(WORK TO DO):
1. In the mailing-list excerpt, what is the longest timeout the quoted RFC 2525 passage allows before an ACK should be transmitted when a second full-sized segment does not arrive?
2. Rewrite the mailing-list excerpt starting with "On Wed, Nov" and going on through "to do this?", substituting "reliability" for "redundancy".

(PAGE EXCERPT):
*****
On Wed, Nov 29, 2017 at 10:50 AM, Sebastian Moeller <moeller0@gmx.de> wrote:

> Hi Mikael,
>
>
> > On Nov 29, 2017, at 13:49, Mikael Abrahamsson <swmike@swm.pp.se> wrote:
> >
> > On Wed, 29 Nov 2017, Sebastian Moeller wrote:
> >
> >> Well, ACK filtering/thinning is a simple trade-off: redundancy versus
> bandwidth. Since the RFCs say a receiver should acknoledge every second
> full MSS I think the decision whether to filter or not should be kept to
> >
> > Why does it say to do this?
>
> According to RFC 2525:
> "2.13.
>
>    Name of Problem
>       Stretch ACK violation
>
>
>
>
> Paxson, et. al.              Informational                     [Page 40]
>
> RFC 2525              TCP Implementation Problems             March 1999
>
>
>
>    Classification
>       Congestion Control/Performance
>
>    Description
>       To improve efficiency (both computer and network) a data receiver
>       may refrain from sending an ACK for each incoming segment,
>       according to [
> RFC1122
> ].  However, an ACK should not be delayed an
>       inordinate amount of time.  Specifically, ACKs SHOULD be sent for
>       every second full-sized segment that arrives.  If a second full-
>       sized segment does not arrive within a given timeout (of no more
>       than 0.5 seconds), an ACK should be transmitted, according to
>       [
> RFC1122
> ].  A TCP receiver which does not generate an ACK for
>       every second full-sized segment exhibits a "Stretch ACK
>       Violation".
>
>    Significance
>       TCP receivers exhibiting this behavior will cause TCP senders to
>       generate burstier traffic, which can degrade performance in
>       congested environments.  In addition, generating fewer ACKs
>       increases the amount of time needed by the slow start algorithm to
>       open the congestion window to an appropriate point, which
>       diminishes performance in environments with large bandwidth-delay
>       products.  Finally, generating fewer ACKs may cause needless
>       retransmission timeouts in lossy environments, as it increases the
>       possibility that an entire window of ACKs is lost, forcing a
>       retransmission timeout.
>

It is interesting that enough of an issue occurred for them to explicitly
state that at least 1 ACK per 2 segments as an RFC. That being said, all
rules are meant to be broken, but not taken lightly when breaking. In
highly asymmetric connections with large bufferbloat, the sender is either
theoretically or practically of sending ACKs fast enough due to lack of
bandwidth, results in ACKs becoming highly delayed, which, in my opinion,
is worse. If the recover cannot ACK the receiver data within ~1.5 seconds,
the sender will resend the missing segments. In my experience, I have seen
upwards of 50% dup packet rates even though the actual loss rate was less
than 1%.
*****
(RECORDED DATA):
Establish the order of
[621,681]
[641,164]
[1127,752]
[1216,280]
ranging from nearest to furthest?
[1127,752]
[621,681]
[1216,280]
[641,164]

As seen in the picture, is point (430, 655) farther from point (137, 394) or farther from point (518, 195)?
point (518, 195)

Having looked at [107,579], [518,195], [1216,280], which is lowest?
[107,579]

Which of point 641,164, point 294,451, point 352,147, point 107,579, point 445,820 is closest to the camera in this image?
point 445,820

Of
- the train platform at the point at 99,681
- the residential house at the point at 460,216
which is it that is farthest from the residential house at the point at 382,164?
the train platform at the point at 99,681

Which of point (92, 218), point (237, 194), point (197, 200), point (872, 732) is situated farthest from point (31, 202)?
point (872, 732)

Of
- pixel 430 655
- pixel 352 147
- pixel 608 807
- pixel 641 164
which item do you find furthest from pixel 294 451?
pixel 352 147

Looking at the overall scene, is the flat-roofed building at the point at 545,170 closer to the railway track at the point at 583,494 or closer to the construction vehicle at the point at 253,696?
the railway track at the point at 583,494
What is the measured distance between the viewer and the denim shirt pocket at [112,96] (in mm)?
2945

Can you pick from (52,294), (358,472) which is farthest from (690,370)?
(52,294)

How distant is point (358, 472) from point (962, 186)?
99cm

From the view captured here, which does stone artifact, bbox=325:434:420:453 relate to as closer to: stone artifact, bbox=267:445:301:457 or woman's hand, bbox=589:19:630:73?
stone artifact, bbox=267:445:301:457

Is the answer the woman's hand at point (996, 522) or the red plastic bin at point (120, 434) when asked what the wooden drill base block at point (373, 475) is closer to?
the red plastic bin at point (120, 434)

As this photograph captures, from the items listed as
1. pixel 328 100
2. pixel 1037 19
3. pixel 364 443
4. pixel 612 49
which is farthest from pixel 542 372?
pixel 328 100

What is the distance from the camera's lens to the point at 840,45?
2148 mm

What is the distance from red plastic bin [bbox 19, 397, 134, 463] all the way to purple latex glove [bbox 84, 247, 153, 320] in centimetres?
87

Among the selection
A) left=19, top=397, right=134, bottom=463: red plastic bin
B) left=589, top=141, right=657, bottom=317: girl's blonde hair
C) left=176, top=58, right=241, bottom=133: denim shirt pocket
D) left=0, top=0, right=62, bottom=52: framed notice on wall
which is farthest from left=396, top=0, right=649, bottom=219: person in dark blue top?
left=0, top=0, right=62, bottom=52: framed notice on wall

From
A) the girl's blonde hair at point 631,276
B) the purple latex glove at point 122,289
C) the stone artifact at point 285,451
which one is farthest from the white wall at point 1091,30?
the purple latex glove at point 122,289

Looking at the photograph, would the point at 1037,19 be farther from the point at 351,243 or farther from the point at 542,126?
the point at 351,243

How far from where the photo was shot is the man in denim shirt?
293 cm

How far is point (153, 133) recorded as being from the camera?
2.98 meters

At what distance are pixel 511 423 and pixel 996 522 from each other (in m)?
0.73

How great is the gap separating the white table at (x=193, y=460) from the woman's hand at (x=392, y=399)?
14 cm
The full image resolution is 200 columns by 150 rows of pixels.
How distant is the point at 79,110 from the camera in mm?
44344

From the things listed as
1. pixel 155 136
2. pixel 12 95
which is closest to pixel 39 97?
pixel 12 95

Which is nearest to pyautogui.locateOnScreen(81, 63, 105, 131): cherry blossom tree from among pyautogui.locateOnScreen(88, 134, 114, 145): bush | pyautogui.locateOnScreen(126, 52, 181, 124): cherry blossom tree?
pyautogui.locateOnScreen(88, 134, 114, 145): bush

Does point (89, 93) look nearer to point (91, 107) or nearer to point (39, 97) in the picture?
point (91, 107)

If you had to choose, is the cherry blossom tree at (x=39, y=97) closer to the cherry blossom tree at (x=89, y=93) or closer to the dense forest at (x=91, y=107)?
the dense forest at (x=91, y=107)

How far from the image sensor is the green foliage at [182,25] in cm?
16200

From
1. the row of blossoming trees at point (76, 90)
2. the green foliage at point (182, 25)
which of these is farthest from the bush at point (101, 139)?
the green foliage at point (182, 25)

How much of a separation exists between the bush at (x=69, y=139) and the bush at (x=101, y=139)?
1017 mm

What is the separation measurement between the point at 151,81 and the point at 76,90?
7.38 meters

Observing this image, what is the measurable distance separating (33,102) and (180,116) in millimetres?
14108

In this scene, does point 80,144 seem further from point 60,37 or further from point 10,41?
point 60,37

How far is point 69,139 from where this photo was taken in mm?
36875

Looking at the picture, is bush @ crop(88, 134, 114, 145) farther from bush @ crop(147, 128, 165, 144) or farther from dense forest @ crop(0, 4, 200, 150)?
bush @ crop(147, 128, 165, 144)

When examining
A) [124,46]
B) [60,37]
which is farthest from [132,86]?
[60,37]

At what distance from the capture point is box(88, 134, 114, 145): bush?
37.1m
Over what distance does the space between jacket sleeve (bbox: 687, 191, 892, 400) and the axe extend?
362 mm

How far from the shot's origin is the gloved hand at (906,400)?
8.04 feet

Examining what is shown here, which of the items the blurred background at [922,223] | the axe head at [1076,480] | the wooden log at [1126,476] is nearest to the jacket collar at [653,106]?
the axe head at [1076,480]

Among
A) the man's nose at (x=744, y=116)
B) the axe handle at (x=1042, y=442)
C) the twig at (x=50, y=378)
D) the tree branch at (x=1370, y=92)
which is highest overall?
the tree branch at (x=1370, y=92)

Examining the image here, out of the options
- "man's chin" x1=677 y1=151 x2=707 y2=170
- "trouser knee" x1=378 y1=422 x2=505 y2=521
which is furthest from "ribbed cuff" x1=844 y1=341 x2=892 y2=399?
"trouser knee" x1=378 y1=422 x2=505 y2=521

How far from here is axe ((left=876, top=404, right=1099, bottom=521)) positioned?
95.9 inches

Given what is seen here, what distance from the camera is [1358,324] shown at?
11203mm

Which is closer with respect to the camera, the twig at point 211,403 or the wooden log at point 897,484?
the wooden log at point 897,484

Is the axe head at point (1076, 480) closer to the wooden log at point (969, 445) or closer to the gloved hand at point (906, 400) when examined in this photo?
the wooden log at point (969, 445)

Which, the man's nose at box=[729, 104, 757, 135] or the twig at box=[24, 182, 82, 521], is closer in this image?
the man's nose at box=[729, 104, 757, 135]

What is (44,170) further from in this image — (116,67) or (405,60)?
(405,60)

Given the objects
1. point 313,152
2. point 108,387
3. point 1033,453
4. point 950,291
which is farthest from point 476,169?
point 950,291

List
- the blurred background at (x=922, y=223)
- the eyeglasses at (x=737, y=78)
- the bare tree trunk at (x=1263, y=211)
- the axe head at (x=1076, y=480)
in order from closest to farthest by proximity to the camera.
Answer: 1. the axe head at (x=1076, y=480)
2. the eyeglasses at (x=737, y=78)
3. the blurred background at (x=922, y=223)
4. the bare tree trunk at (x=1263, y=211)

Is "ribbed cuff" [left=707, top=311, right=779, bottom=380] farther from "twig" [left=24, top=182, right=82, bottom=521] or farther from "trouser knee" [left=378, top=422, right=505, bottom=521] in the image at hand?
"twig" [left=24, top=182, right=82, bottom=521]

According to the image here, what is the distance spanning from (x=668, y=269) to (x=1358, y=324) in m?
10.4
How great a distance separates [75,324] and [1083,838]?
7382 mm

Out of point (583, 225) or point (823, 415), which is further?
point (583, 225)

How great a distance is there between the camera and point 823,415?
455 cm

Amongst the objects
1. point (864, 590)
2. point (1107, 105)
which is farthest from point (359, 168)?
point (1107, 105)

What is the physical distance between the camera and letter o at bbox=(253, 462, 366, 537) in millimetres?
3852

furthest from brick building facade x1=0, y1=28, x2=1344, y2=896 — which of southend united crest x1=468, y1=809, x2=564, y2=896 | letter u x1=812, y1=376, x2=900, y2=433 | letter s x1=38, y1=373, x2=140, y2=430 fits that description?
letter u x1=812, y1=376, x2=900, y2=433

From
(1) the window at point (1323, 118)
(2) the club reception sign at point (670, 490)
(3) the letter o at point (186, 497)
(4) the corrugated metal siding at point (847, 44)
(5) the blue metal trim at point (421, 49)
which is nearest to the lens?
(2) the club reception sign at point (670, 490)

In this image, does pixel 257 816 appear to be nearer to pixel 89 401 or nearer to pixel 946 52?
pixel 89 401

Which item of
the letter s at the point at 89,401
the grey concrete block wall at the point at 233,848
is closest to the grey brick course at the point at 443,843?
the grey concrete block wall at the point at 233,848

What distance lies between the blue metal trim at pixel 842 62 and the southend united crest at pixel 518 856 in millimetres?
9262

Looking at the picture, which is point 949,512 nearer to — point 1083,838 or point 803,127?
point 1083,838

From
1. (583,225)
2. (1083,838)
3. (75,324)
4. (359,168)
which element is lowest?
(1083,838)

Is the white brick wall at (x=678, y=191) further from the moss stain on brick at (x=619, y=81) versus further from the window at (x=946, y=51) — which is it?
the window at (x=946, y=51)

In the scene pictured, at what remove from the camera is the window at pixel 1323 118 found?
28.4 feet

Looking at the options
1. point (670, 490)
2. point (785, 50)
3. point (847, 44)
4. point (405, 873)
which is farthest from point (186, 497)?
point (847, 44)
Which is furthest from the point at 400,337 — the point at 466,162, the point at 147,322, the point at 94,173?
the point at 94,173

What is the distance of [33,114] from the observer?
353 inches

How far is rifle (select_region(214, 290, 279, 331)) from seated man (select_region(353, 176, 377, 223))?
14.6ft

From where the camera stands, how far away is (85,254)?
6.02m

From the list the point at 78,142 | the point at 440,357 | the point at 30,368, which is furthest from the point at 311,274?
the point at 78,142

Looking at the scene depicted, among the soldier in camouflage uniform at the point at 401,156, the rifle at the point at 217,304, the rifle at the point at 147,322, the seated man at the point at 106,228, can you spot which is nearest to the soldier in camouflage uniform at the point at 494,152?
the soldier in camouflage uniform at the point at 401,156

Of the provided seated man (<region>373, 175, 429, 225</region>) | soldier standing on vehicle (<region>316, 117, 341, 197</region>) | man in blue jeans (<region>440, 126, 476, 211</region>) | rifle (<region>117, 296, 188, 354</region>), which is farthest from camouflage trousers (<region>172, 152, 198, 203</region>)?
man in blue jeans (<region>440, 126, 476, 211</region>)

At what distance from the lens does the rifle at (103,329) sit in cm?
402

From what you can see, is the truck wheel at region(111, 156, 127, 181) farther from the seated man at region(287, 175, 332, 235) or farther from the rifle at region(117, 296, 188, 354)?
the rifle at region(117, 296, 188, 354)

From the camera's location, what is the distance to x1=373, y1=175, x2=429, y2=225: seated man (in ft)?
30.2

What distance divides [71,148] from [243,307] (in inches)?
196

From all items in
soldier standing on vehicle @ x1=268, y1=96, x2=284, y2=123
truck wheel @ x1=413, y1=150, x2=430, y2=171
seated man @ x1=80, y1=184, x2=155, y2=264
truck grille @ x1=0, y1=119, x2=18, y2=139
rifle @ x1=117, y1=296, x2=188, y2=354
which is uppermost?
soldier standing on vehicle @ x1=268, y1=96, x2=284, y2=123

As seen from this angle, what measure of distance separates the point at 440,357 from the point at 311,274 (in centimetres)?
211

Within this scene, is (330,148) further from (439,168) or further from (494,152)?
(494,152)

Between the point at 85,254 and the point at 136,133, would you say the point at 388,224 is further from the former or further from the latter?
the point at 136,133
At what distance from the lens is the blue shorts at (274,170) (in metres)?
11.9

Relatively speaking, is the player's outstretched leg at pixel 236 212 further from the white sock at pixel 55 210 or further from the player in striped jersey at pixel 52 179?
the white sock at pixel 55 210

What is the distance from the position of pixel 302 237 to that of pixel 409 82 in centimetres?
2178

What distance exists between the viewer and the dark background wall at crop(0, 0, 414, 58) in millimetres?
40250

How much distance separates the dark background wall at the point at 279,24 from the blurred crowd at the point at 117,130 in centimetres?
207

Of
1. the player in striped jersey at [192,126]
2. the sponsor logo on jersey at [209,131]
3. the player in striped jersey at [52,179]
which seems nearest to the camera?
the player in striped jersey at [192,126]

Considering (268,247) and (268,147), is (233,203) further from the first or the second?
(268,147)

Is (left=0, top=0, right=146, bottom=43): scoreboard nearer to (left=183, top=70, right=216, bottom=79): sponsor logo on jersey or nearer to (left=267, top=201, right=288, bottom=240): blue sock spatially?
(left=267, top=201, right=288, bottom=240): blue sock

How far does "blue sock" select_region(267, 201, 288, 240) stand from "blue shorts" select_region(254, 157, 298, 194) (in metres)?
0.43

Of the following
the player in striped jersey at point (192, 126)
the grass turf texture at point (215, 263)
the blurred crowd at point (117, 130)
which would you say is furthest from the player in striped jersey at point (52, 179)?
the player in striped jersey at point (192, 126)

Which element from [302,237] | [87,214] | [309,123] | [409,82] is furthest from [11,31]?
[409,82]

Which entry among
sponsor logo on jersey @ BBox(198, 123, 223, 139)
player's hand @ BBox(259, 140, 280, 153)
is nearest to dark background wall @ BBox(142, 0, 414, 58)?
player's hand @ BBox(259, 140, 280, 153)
*****
(SOLVED PROBLEMS):
1. No more than 0.5 seconds.

2.
On Wed, Nov 29, 2017 at 10:50 AM, Sebastian Moeller <moeller0@gmx.de> wrote:

> Hi Mikael,
>
>
> > On Nov 29, 2017, at 13:49, Mikael Abrahamsson <swmike@swm.pp.se> wrote:
> >
> > On Wed, 29 Nov 2017, Sebastian Moeller wrote:
> >
> >> Well, ACK filtering/thinning is a simple trade-off: reliability versus
> bandwidth. Since the RFCs say a receiver should acknoledge every second
> full MSS I think the decision whether to filter or not should be kept to
> >
> > Why does it say to do this?